What to produce - Among the entries below, find the lines with "catalogue" and copy them.

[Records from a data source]
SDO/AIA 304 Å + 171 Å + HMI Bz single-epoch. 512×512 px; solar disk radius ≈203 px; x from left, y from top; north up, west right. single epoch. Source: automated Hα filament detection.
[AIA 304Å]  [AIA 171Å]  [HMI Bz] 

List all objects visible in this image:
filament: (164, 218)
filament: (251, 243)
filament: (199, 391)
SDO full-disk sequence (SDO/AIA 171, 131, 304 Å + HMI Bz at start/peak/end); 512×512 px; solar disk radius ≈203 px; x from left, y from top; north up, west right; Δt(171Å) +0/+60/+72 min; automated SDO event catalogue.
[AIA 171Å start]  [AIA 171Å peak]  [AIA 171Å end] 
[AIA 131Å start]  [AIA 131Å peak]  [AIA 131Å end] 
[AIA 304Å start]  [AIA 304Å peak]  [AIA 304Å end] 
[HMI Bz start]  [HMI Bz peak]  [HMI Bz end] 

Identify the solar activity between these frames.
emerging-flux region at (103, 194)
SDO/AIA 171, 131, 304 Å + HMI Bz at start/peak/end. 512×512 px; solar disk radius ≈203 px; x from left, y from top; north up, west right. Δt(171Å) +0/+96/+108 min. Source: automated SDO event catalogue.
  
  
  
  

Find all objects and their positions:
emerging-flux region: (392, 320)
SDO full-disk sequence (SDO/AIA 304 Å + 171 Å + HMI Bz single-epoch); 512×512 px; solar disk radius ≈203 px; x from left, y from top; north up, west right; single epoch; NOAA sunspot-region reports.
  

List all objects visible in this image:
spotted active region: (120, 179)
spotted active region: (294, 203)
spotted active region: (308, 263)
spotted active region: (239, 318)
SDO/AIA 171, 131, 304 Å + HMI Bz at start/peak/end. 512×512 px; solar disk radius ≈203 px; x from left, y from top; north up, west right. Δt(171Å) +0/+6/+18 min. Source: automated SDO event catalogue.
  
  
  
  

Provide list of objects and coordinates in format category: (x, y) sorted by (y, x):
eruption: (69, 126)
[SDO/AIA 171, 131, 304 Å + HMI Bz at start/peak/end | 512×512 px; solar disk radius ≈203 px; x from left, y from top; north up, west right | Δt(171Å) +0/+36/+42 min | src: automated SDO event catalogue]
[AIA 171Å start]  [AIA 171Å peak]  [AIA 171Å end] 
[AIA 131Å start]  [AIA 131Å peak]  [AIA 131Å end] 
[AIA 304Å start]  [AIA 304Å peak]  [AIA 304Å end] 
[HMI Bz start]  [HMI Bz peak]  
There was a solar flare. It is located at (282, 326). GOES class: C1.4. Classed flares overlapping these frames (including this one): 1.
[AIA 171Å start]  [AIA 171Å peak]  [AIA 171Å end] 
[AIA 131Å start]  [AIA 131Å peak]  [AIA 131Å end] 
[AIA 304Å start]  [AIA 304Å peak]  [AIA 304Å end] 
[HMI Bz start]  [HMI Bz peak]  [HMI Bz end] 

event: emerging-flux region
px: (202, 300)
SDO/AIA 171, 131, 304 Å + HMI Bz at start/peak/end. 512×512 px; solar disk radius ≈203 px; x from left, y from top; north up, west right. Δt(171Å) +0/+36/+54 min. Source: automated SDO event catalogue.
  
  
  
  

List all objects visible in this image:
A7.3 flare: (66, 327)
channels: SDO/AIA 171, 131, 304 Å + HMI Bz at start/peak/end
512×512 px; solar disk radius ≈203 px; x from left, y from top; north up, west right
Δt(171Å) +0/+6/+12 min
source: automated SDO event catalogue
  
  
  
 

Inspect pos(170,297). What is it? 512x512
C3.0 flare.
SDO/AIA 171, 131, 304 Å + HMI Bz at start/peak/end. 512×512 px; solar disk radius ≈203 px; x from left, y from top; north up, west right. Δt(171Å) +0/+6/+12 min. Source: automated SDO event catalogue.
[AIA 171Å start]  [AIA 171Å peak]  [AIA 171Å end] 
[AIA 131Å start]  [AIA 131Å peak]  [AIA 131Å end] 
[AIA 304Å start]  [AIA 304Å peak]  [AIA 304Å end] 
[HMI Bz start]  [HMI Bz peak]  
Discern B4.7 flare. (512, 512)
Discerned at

Answer section -
SDO full-disk sequence (SDO/AIA 171, 131, 304 Å + HMI Bz at start/peak/end); 512×512 px; solar disk radius ≈203 px; x from left, y from top; north up, west right; Δt(171Å) +0/+60/+72 min; automated SDO event catalogue.
SDO/AIA 171, 131, 304 Å + HMI Bz at start/peak/end. 512×512 px; solar disk radius ≈203 px; x from left, y from top; north up, west right. Δt(171Å) +0/+96/+108 min. Source: automated SDO event catalogue.
SDO/AIA 171, 131, 304 Å + HMI Bz at start/peak/end. 512×512 px; solar disk radius ≈203 px; x from left, y from top; north up, west right. Δt(171Å) +0/+6/+18 min. Source: automated SDO event catalogue.
[SDO/AIA 171, 131, 304 Å + HMI Bz at start/peak/end | 512×512 px; solar disk radius ≈203 px; x from left, y from top; north up, west right | Δt(171Å) +0/+36/+42 min | src: automated SDO event catalogue]
SDO/AIA 171, 131, 304 Å + HMI Bz at start/peak/end. 512×512 px; solar disk radius ≈203 px; x from left, y from top; north up, west right. Δt(171Å) +0/+36/+54 min. Source: automated SDO event catalogue.
source: automated SDO event catalogue
SDO/AIA 171, 131, 304 Å + HMI Bz at start/peak/end. 512×512 px; solar disk radius ≈203 px; x from left, y from top; north up, west right. Δt(171Å) +0/+6/+12 min. Source: automated SDO event catalogue.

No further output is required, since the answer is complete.